Next up for U.S. taxpayers: a plan to bail out General Motors.
The giant automaker is stumbling toward Chapter 11. Without help, it may run out of cash by the end of the year. Bankruptcy, its officers say, is not an option. They say customers won’t buy cars from a company that looks like it’s gone bust.
It’s not just GM. Ford and Chrysler are on the same path.
As with Fannie Mae, AIG and all the rest, the logic of federal intervention is that this one’s too big to let fail. Failure could indeed be catastrophic. Auto manufacturing is America’s biggest industry. If the Big Three went completely bust, more than 2 million Americans – many of them working for suppliers – could lose their jobs.
The failure of General Motors – a pillar of American industry – would say something awful about the United States.
One problem with loaning General Motors $25 billion, as congressional Democrats are pushing to do, is that it simply may not work. GM could slip into bankruptcy anyway.
Like Ford and Chrysler, GM has been a victim of its own leadership – union leaders emphatically included.
They’ve been operating under the Soviet model of manufacturing: let others set the trends, perpetuate the past, turn out obsolete vehicles for the sake of keeping assembly lines running.
Much of GM’s strategy has consisted of selling massive, low-mpg trucks and SUVs in a world of rising gasoline costs and growing concern over global warming.
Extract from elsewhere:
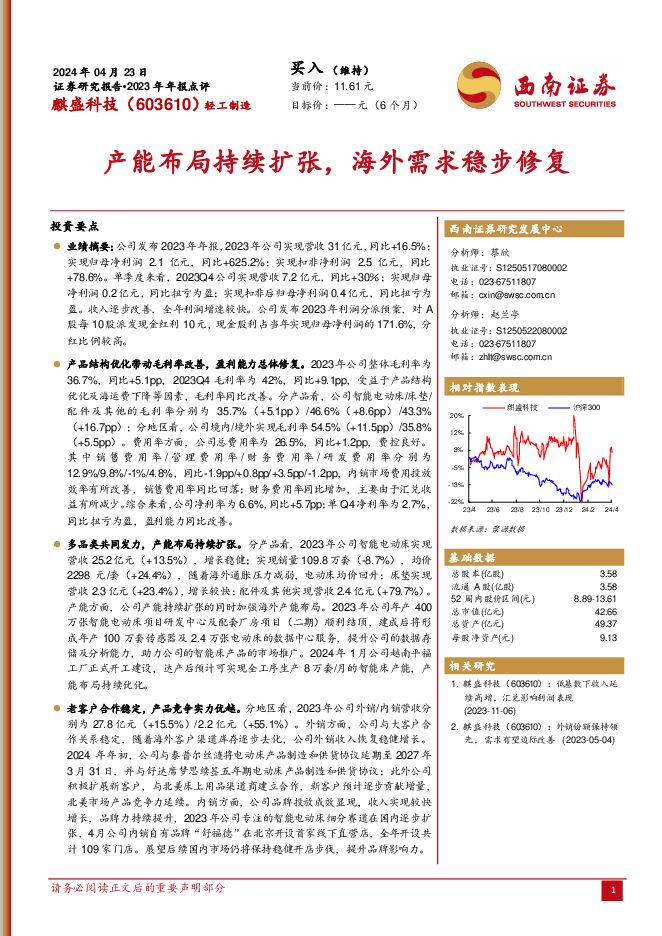 麒盛科技 2023年年报点评：产能布局持续扩张，海外需求稳步修复 西南证券 2024-04-24（7页） 附下载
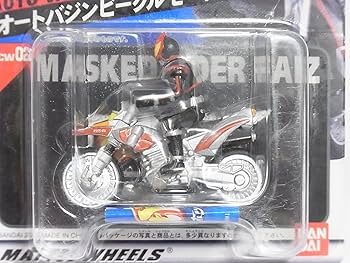 Amazon | ホットウィール キャラウィール cw02 オートバジン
Its unions saddled it with extremely costly work rules and benefit expenses as leaner Japanese automakers cut relentlessly into its market share.
The loans would again shield GM from the consequences of its mismanagement. Yet the alternative is another massive crater in the U.S. economy.
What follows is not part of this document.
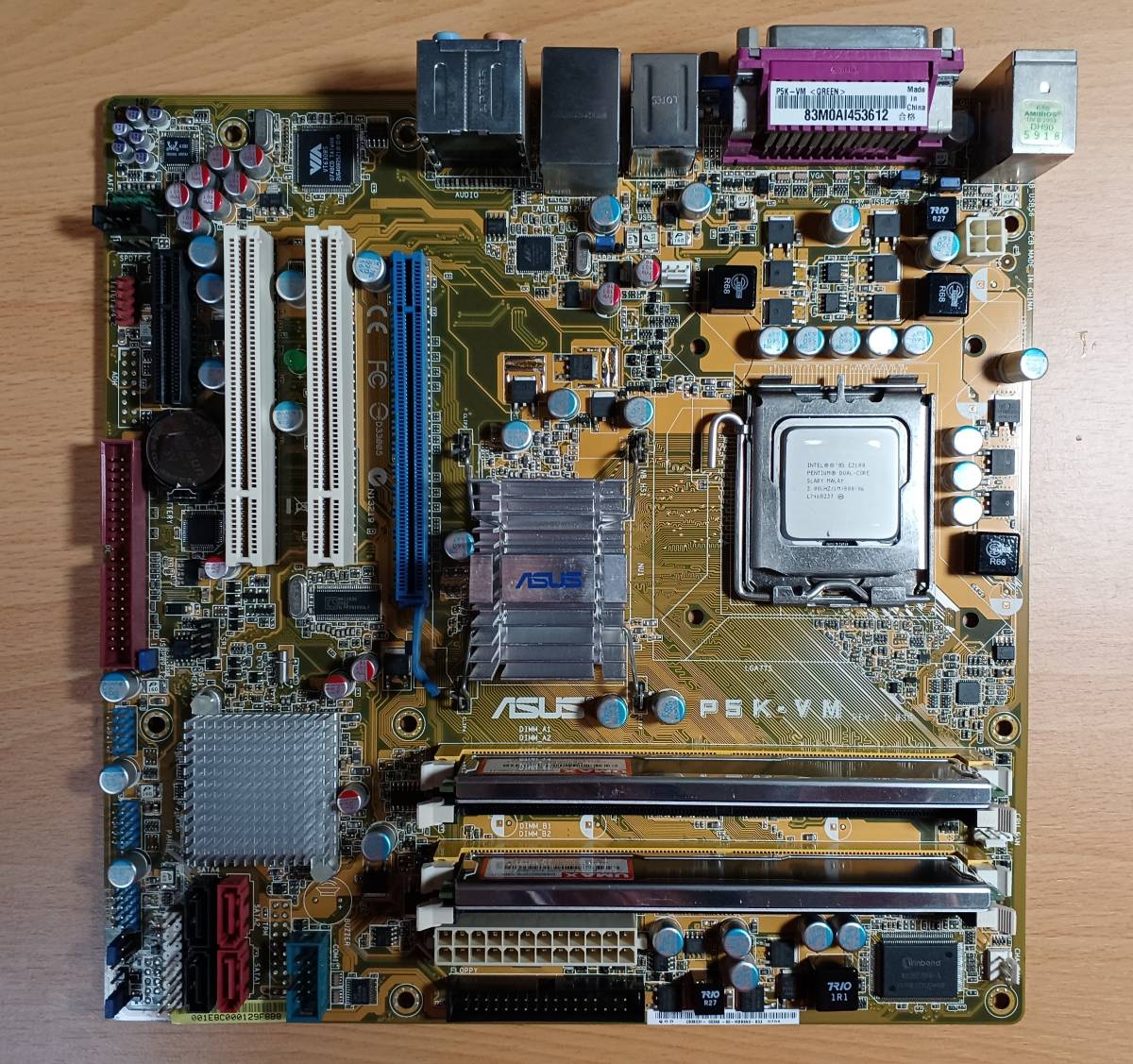 2023年最新】ヤフオク! -lga775 cpu(ASUSTeK)の中古品・新品・未使用品一覧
Before approving any loans, questions must be answered:
Would Chapter 11 really ruin GM? America’s airlines have been in and out of bankruptcy, emerging with restructured debts and more realistic labor contracts.
How, exactly, would a bailout put the company on the road to healthy profits?
Would Congress resist the temptation to use public money as leverage to subject GM to political control? That was another brilliant feature of Soviet industry.
The bailout may be necessary. But as they say in the military, don’t reinforce failure.
Congress shouldn’t invest a penny saving the corporate culture that’s been playing catch-up with Japanese automakers since the 1970s.